▶ [PROBLEM REQUIREMENTS]:
Scanning the entries below, copy every line that contains the word "species".
:: LISTED ENTRIES
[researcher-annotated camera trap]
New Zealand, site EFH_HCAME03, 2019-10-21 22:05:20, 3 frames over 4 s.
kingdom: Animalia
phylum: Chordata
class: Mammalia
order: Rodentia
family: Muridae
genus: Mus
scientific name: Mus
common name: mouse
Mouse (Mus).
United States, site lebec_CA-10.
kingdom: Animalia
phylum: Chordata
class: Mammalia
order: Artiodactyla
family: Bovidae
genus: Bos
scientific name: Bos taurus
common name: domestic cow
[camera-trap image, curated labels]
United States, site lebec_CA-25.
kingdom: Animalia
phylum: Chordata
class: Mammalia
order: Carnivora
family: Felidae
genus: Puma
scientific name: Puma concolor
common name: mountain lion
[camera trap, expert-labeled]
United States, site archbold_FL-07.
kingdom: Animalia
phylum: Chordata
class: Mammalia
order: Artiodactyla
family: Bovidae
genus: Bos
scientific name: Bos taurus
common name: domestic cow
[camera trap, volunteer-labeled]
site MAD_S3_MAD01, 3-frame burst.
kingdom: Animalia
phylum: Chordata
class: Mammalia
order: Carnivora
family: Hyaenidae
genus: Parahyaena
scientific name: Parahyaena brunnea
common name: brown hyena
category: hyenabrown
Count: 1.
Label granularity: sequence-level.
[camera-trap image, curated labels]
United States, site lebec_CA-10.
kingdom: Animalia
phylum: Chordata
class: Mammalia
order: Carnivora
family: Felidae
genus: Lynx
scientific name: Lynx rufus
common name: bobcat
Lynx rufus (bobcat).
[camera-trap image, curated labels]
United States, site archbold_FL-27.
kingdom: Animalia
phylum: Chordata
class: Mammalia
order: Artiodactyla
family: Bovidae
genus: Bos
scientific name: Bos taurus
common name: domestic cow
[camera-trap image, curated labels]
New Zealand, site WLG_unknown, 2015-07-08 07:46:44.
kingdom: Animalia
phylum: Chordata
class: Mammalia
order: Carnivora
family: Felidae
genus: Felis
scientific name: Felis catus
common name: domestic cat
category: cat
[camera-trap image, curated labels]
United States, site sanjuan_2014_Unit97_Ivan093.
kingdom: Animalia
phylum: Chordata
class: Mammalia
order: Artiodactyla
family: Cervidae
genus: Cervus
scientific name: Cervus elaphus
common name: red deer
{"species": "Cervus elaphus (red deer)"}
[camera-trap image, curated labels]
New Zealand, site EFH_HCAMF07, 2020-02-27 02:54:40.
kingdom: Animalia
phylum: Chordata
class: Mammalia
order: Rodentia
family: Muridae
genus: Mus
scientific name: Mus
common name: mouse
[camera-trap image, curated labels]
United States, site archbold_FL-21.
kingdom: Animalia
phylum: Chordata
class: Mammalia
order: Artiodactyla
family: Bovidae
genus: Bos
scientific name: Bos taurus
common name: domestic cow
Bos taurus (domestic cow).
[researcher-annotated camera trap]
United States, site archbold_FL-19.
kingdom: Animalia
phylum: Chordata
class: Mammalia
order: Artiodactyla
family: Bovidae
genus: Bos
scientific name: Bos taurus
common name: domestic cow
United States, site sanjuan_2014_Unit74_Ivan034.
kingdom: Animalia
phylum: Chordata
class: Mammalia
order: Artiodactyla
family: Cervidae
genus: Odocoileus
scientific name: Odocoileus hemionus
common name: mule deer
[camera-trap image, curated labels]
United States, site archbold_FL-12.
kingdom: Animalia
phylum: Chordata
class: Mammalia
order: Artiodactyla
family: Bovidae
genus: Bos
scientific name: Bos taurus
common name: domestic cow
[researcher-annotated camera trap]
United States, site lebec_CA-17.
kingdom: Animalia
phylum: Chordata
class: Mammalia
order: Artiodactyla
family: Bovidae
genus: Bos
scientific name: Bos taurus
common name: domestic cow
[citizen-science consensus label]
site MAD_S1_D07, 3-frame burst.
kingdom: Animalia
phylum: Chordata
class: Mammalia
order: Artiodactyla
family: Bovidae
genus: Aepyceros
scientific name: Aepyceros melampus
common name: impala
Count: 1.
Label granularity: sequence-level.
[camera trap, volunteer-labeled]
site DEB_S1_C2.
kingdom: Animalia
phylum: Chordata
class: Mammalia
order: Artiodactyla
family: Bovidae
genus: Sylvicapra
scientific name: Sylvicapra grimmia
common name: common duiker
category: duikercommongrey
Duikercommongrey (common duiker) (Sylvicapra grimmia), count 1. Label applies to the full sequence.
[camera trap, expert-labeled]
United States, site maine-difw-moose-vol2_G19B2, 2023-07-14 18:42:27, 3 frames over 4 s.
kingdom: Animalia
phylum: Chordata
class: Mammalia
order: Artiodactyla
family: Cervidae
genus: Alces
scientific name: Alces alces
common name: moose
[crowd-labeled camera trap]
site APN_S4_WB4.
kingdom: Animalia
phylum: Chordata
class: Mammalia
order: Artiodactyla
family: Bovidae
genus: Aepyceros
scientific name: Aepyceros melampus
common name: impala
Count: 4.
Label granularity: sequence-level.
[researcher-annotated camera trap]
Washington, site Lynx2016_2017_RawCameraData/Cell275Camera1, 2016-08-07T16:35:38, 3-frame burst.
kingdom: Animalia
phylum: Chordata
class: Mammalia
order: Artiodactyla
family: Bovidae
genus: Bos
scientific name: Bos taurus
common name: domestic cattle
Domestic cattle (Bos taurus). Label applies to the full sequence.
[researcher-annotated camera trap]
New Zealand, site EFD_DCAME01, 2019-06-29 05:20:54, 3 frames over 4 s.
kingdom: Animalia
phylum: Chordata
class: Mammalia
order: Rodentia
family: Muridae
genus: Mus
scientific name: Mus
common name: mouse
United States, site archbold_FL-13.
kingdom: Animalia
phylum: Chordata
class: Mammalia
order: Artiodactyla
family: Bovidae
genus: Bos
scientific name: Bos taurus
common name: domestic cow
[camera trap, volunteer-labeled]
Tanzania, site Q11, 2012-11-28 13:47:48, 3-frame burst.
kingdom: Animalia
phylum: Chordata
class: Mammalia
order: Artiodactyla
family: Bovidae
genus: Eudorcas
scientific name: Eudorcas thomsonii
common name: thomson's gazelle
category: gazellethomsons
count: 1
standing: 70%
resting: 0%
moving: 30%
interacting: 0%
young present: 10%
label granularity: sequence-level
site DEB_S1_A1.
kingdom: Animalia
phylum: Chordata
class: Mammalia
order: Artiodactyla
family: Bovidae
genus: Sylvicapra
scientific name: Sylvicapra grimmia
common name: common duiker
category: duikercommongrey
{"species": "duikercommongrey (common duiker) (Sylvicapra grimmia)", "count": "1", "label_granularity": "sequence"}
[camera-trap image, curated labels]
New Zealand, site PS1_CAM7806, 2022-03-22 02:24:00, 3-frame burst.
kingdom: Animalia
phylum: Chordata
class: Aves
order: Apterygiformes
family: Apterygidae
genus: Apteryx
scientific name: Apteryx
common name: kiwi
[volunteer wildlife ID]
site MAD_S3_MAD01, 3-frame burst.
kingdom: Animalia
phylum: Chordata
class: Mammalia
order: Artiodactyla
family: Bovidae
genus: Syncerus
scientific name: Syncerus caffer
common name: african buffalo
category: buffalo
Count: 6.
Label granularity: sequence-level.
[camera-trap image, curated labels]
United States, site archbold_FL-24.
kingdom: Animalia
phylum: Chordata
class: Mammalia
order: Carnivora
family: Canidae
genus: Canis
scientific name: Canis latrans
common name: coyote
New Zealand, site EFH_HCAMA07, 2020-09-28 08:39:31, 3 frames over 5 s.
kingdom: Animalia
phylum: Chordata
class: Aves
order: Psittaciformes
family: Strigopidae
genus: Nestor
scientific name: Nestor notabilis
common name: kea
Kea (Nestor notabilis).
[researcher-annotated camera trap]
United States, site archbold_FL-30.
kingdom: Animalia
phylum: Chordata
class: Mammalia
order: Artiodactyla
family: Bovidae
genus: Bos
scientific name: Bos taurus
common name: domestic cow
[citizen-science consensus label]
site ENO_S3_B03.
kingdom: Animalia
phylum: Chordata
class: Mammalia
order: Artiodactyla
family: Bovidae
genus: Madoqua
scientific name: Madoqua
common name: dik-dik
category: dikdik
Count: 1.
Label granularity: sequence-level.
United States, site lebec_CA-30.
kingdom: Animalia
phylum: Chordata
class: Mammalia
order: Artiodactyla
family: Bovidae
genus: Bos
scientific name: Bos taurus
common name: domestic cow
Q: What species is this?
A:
::::
▶ [RESULT]:
{"species": "Cervus elaphus (red deer)"}
{"species": "duikercommongrey (common duiker) (Sylvicapra grimmia)", "count": "1", "label_granularity": "sequence"}
Q: What species is this?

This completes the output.